The thread noted here seems to indicate that you need at least twice the installed size of the package for each rpm:
So if my download for ~3500 packages was 4.2G, I need 4.2G *2 + some more for the complete transaction (because the 4.2G is compressed rpms, so the “installed” size would be larger).
So if my download for ~3500 packages was 4.2G, I need 4.2G *2 + some more for the complete transaction
Thanks, that rule of thumb sounds useful. Though in my case /var is a separate partition from /usr, so for most packages a majority of the “installed” size goes to /usr (which didn’t fill up). But obviously there’s a lot more going on in /var than simply storing the downloaded rpms. So adding up the installed sizes would probably be an overestimate. But I’ve exhausted /var in the last three upgrades on this machine, so anything to avoid that would help.

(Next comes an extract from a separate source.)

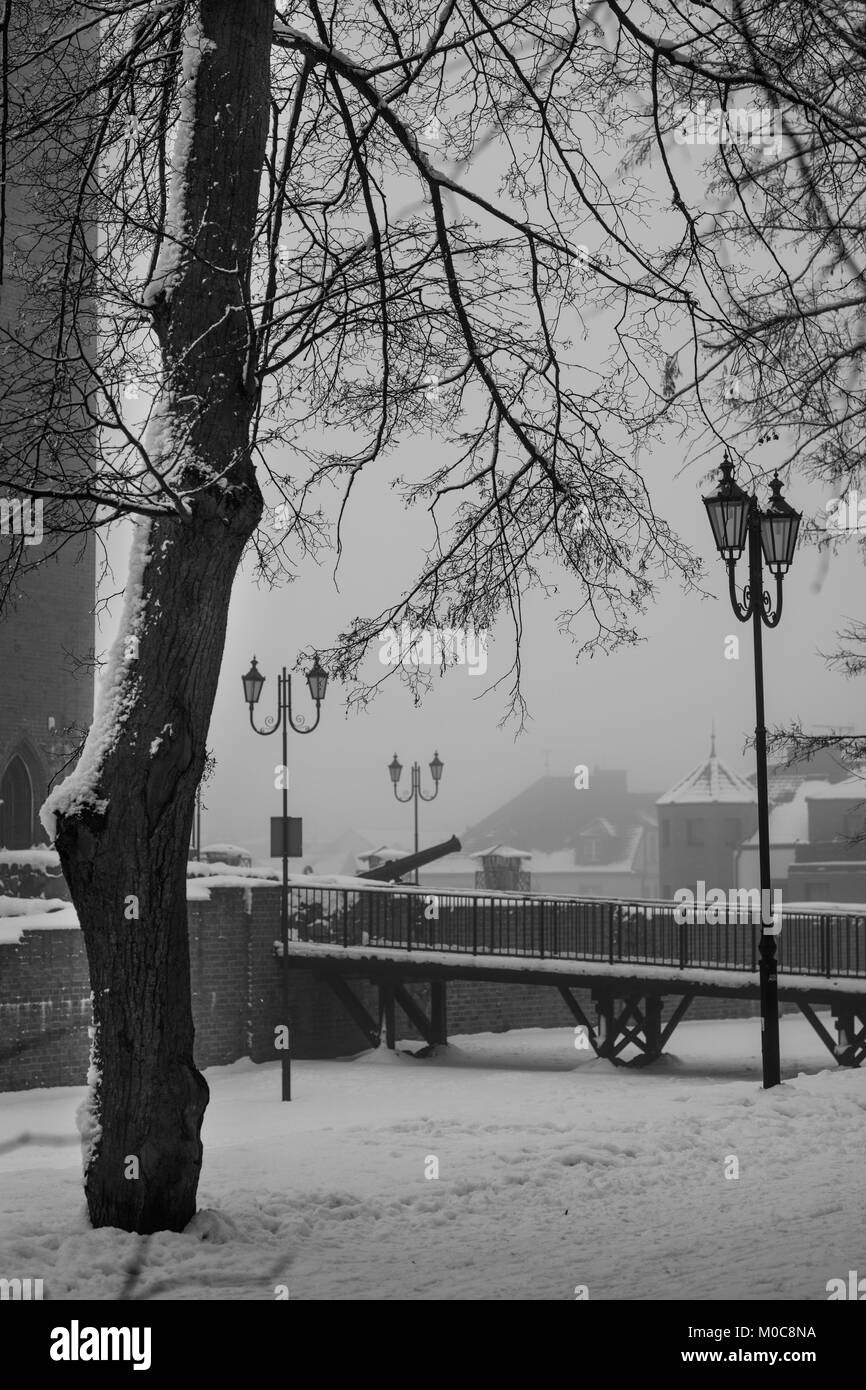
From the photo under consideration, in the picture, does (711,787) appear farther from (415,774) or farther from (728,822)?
(415,774)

I’ve done that before in previous upgrades, but the trigger was that dnf system-upgrade download produced transaction check errors due to insufficient disk space (usually on /usr). But on the last 3 upgrades the transaction check succeeded. So in the future I’ll have to start manually checking free space on /var after running dnf system-upgrade.
Does the distro-sync command do anything?
It didn’t, but by the time I tried that I had already cleaned things up by other means (mainly dnf remove --duplicates, and removing duplicates of a few protected packages with rpm -e).
I started with the procedure published there, but because of the partial upgrade dnf distro-sync tried to sync with F35 instead of F36. That’s why I had to manually remove some of the F35 packages. Maybe dnf distro-sync --releasever=36 would have worked, but that usage is not mentioned in the documentation at DNF System Upgrade.